(Records from a dataset)
··········
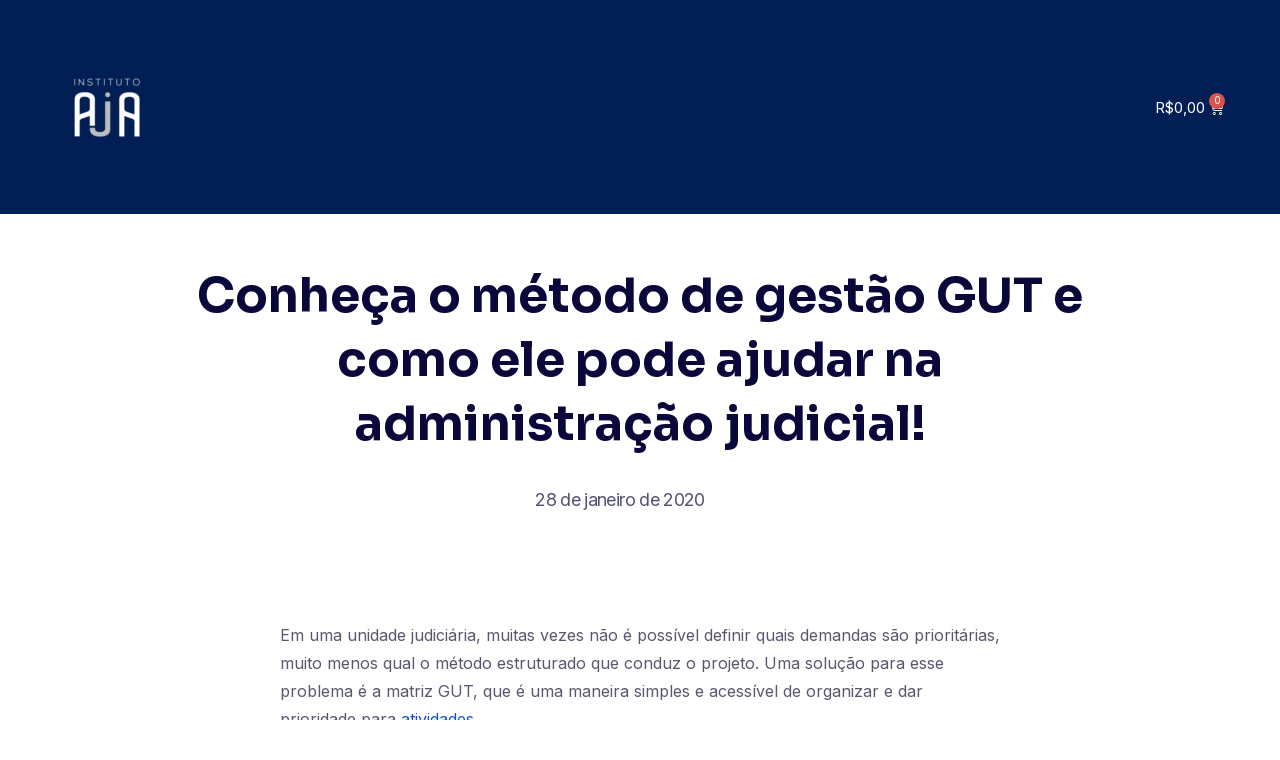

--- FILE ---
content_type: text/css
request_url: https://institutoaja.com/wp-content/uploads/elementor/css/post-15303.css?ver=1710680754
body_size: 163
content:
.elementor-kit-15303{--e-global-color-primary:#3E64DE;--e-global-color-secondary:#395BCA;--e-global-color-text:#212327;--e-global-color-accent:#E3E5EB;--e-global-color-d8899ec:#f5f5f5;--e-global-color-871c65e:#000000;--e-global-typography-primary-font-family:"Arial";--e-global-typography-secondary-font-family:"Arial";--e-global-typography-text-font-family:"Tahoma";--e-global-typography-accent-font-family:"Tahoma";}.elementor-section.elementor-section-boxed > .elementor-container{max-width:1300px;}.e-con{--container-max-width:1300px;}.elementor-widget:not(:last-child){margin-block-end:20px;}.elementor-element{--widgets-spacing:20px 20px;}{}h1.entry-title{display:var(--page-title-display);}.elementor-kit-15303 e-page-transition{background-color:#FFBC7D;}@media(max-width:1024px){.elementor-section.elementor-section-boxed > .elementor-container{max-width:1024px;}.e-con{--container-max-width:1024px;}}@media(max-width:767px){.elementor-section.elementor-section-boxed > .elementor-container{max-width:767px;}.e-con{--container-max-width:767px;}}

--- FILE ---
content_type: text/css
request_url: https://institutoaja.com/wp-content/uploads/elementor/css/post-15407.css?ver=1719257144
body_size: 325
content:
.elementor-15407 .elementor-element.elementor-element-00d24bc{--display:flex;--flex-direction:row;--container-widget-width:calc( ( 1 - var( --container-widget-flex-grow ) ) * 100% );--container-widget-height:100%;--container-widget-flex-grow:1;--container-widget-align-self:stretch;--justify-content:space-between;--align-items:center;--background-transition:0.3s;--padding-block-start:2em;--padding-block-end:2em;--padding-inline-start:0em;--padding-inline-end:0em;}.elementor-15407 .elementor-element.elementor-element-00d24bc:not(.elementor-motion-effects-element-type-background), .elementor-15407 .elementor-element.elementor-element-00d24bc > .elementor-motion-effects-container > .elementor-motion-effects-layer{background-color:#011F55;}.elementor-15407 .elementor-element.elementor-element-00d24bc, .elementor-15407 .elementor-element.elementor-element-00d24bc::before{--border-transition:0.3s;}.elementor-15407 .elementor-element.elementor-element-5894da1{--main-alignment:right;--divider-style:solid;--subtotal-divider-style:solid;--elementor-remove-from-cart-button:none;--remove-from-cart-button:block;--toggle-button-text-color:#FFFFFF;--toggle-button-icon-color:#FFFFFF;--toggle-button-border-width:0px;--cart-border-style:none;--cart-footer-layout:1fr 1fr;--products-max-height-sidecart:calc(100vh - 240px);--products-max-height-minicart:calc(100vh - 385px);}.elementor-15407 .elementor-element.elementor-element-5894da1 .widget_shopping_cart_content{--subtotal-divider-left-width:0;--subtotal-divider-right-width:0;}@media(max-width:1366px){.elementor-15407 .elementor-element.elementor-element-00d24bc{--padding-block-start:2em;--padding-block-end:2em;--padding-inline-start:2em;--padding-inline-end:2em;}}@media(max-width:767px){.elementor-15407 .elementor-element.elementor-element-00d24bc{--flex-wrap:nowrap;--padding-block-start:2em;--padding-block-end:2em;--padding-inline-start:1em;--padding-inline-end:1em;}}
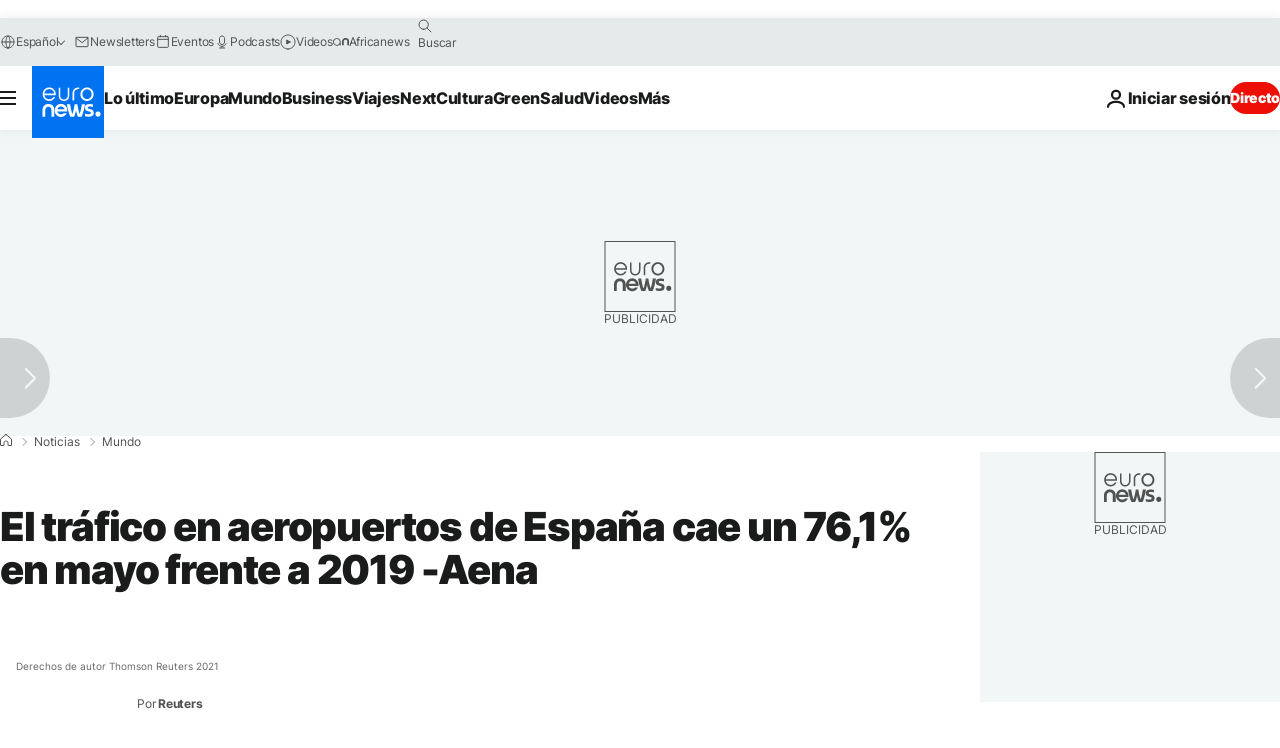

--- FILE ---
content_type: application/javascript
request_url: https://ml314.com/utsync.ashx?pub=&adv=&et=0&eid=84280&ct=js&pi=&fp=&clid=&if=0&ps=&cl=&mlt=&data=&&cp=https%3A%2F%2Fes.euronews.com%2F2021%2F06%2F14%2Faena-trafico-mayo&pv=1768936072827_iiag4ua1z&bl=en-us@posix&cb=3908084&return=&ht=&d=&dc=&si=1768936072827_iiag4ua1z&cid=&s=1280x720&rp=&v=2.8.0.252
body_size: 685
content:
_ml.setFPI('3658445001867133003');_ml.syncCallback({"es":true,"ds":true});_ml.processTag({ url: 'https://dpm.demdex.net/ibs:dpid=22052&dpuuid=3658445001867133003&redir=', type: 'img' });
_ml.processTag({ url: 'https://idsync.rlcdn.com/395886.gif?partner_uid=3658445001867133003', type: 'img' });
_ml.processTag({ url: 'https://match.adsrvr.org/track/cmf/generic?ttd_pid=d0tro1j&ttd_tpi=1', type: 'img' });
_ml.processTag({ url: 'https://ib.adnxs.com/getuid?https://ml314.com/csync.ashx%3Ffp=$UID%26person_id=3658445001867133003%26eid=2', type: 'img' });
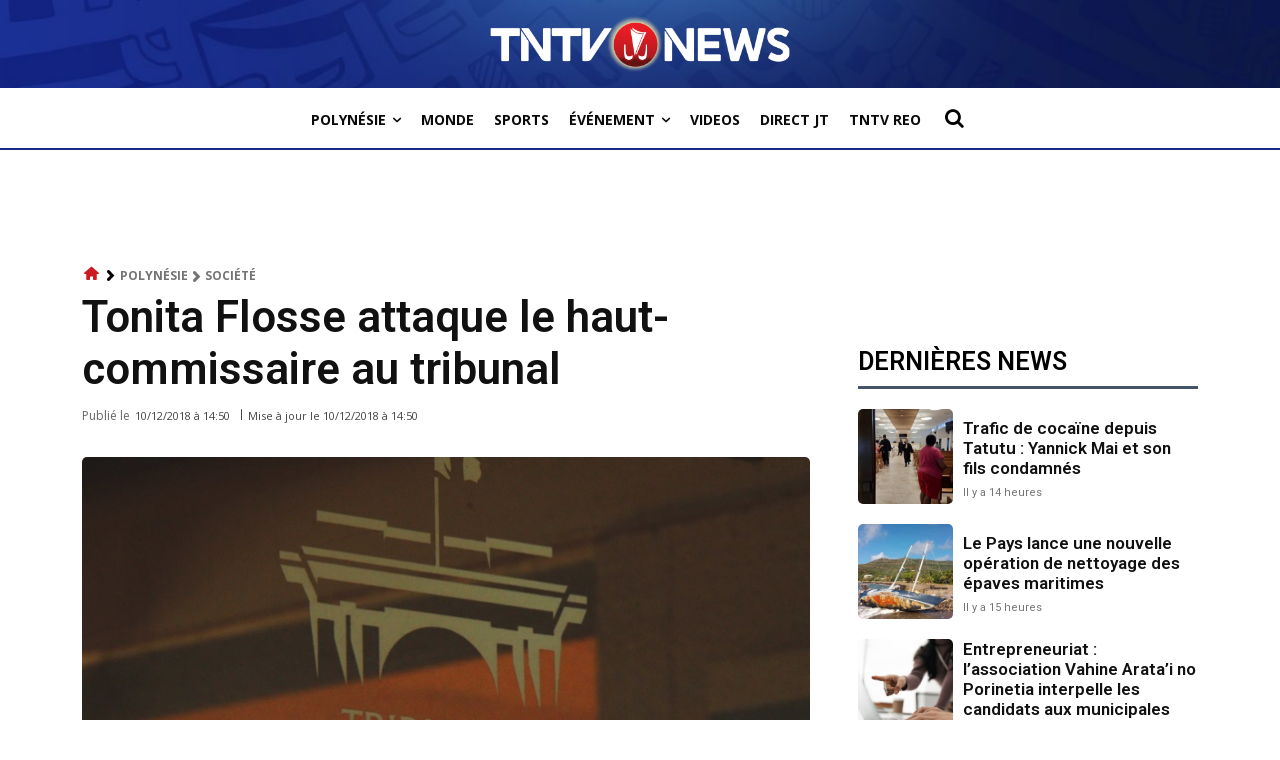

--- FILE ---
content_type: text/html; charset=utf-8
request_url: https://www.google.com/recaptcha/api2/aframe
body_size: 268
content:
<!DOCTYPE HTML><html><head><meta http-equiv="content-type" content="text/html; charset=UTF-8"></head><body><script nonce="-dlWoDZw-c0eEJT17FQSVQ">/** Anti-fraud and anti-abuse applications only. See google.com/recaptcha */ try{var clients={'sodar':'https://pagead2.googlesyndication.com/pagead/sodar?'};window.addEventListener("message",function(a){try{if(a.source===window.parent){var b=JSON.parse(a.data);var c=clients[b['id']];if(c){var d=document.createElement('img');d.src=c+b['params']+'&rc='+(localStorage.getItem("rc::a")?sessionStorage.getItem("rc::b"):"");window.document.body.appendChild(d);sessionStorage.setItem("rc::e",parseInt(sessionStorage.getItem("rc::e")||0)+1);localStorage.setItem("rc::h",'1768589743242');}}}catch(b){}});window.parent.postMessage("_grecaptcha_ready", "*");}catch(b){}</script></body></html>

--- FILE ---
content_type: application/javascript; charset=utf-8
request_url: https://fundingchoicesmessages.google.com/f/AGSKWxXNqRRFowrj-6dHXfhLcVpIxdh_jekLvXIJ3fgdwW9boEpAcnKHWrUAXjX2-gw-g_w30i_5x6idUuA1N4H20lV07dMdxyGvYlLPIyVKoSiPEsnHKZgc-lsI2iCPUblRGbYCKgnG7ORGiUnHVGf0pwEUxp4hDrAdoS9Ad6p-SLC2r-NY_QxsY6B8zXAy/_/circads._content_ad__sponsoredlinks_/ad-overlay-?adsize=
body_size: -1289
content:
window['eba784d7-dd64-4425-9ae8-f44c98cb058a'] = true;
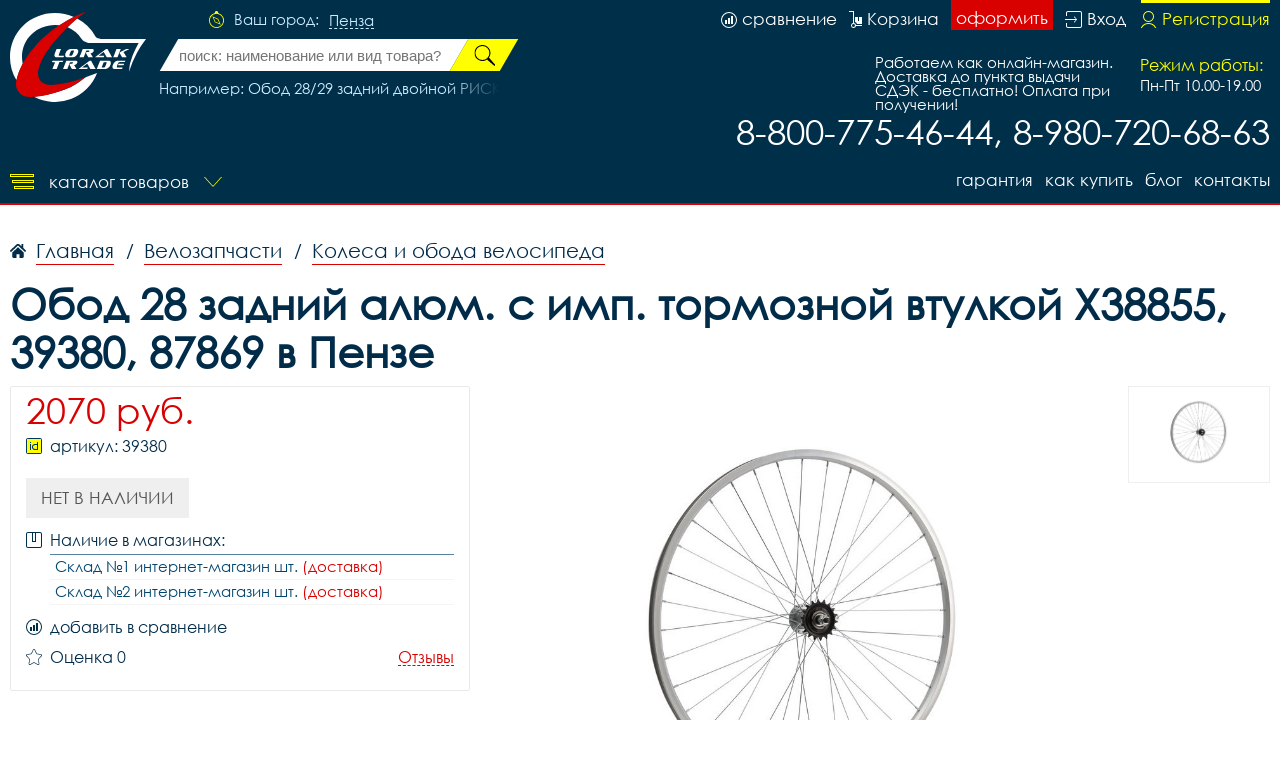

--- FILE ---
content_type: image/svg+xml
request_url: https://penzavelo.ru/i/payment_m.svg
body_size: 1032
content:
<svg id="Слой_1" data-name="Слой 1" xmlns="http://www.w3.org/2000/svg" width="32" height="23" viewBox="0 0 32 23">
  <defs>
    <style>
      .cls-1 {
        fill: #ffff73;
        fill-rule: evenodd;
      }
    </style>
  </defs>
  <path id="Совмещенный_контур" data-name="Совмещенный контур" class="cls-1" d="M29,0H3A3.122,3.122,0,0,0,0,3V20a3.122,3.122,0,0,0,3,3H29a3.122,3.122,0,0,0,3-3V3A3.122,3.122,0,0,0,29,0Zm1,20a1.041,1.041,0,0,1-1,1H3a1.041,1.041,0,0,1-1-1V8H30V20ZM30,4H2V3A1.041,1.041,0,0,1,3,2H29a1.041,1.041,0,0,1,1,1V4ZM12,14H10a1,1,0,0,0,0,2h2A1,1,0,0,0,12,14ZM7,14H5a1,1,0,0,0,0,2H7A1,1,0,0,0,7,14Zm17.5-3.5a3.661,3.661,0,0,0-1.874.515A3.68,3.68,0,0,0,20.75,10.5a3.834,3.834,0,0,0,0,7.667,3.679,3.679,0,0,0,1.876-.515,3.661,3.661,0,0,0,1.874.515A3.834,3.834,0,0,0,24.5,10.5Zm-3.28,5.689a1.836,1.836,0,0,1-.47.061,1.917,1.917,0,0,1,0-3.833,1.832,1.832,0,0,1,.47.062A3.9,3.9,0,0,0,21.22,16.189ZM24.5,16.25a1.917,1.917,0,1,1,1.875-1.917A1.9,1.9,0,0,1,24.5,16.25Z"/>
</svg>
··········
EXERCISE OBJECTIVE
Extract every line above containing the word "institutoaja".

WRITTEN RESPONSE
request_url: https://institutoaja.com/wp-content/uploads/elementor/css/post-15303.css?ver=1710680754
request_url: https://institutoaja.com/wp-content/uploads/elementor/css/post-15407.css?ver=1719257144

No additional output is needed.